> _Task to complete_: Retype exactly the span of lines below from the one with "Jiong Jiong Cat sticker #2050369" through the one with "Alison Mid Century". Do not include pictures.

> _Input data_:
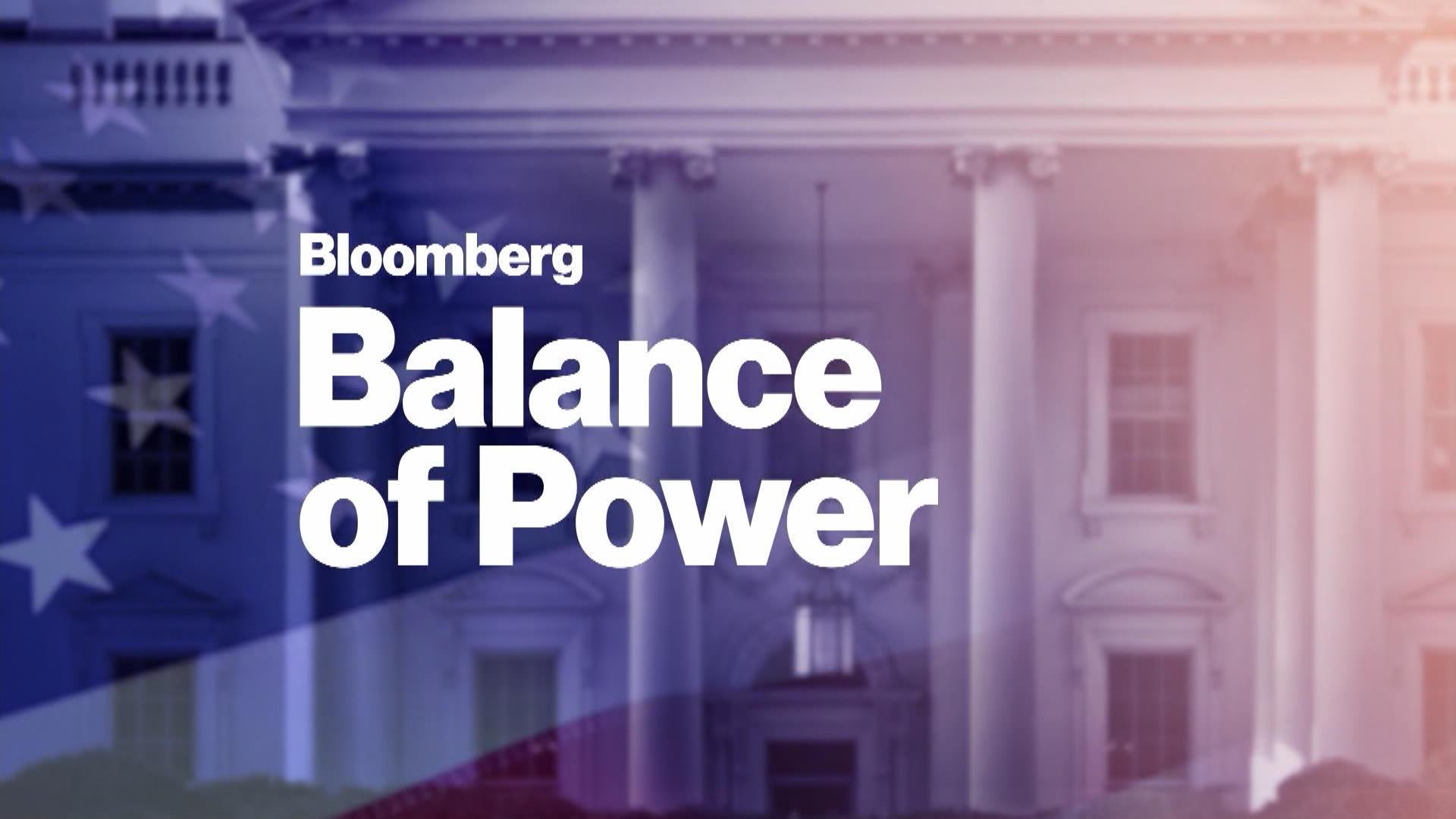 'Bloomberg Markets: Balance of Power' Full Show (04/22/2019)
* * *
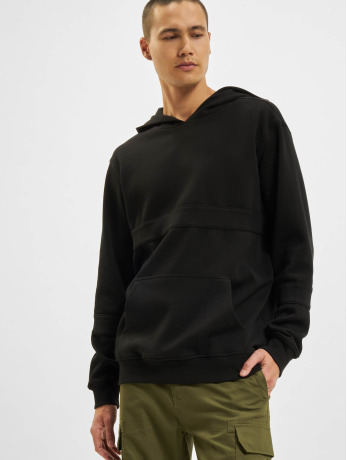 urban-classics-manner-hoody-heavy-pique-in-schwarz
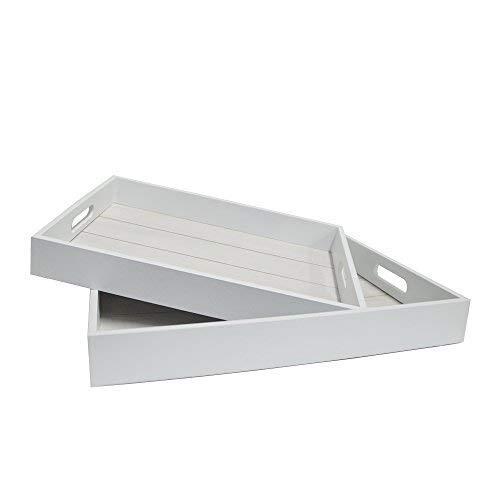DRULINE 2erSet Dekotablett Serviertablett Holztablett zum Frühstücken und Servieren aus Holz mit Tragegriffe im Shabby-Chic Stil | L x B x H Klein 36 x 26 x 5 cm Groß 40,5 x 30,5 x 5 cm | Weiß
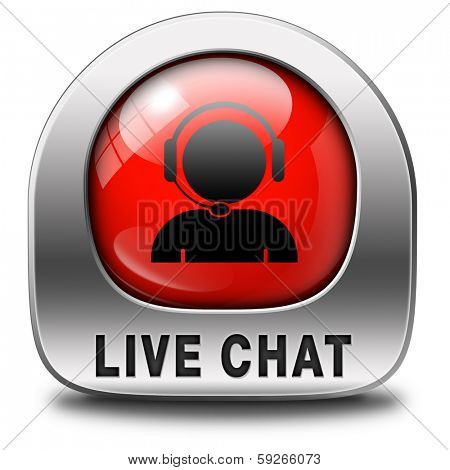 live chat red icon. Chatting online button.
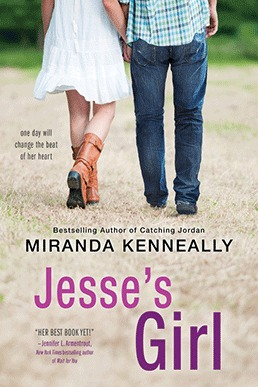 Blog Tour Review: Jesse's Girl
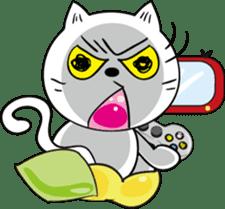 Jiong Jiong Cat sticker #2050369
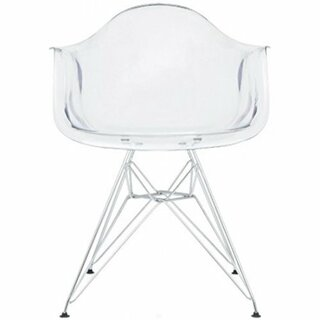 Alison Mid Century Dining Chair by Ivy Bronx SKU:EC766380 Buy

> _Answer space_:
 Jiong Jiong Cat sticker #2050369
 Alison Mid Century Dining Chair by Ivy Bronx SKU:EC766380 Buy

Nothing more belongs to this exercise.